Chavez testified that he had no intention to shoot or bomb the school, but admitted he was “angry at the world,” and that writing the notes was a way for him “to release feelings of anger.”
Prosecutors said Chavez tried to obtain a map of the school campus and had recently used a school computer to get information about a platform to support a .22-caliber rifle.
A student informed school officials about the plot — police said Chavez tried to recruit classmates — and the school officials called police. No one was injured.
Phone messages seeking comment from prosecutors and Chavez’ defense attorney were not immediately returned late Tuesday afternoon.
Chavez’ mother has said her son sent her a text message two days before his arrest saying that he wanted to “shoot up” the high school because he thought some students were talking about him behind his back. But she also said she didn’t think her son would carry out the attack.
“Deep down, I don’t think my son would have done this,” Jessie Chavez said shortly after her son was arrested. “That’s not my son. My son laughs and makes jokes. He’s always pulling pranks.”
Chavez also said her son showed symptoms of possible mental illness and had been seeing a therapist, but the court found him competent to stand trial following a mental competency exam.
Lawsuit against store in shooting  spree dismissed 
BINGHAMTON, N.Y. (AP) — A federal judge has dismissed a $3.75 million lawsuit filed against sporting goods retailer Gander Mountain by the husband of a woman killed in a shooting rampage at a Binghamton civic organization four years ago.
Samir Muhammad Al-Salihi’s lawsuit filed in April 2011 alleged that the St. Paul, Minn.-based company’s employees were negligent in selling Jiverly Wong semi-automatic pistols and ammunition. Al-Salihi’s wife was among the 13 people who Wong killed at the American Civic Association in April 2009 before committing suicide.
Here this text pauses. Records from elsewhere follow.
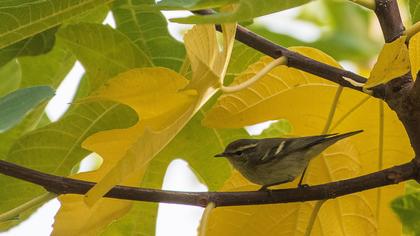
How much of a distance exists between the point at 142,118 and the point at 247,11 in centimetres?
55

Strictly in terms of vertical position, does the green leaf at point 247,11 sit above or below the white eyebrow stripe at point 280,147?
above

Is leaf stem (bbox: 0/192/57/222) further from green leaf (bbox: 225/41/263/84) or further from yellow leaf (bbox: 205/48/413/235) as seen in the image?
green leaf (bbox: 225/41/263/84)

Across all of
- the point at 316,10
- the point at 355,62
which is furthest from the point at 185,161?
the point at 316,10

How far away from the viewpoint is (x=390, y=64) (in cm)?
149

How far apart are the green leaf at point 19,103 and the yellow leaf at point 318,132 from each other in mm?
488

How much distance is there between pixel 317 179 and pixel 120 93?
0.64m

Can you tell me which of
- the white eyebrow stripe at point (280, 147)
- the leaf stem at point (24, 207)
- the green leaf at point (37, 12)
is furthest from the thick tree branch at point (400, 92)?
the white eyebrow stripe at point (280, 147)

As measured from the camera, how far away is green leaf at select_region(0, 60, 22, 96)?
8.50 ft

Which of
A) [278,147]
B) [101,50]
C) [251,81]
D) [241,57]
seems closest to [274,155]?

The lawsuit alleged that Wong exhibited signs of being mentally unstable while purchasing the firearms, and that Gander Mountain should have been on notice that he was likely to use the guns to harm himself or others.
U.S. District Judge Norman Mordue dismissed the complaint in a 30-page decision issued Friday, according to the Press & Sun-Bulletin of Binghamton.
“There is simply no evidence demonstrating that ... Gander Mountain knew or should have known that Wong posed an unreasonable risk of harm to himself or others,” Mordue wrote.
According to court documents, Wong purchased two firearms at Gander Mountain’s former Johnson City store that were later found at the scene of his shooting rampage.
Arguments in the lawsuit hinged on evidence of Wong’s behavior in front of Gander Mountain employees. Four current and former workers were subjected to depositions, and Gander Mountain provided a videotape of Wong’s presence in the store.
Mordue drew heavily from the employees’ statements.
“He was a quiet man who frequently visited the store, was always by himself, and never caused trouble while on the premises,” Mordue wrote.
Kelly Fischer, the Binghamton-based attorney representing Al-Salihi, could not immediately be reached for comment.
Al-Salihi’s lawsuit against Gander Mountain had been the sole civil lawsuit stemming from the shooting.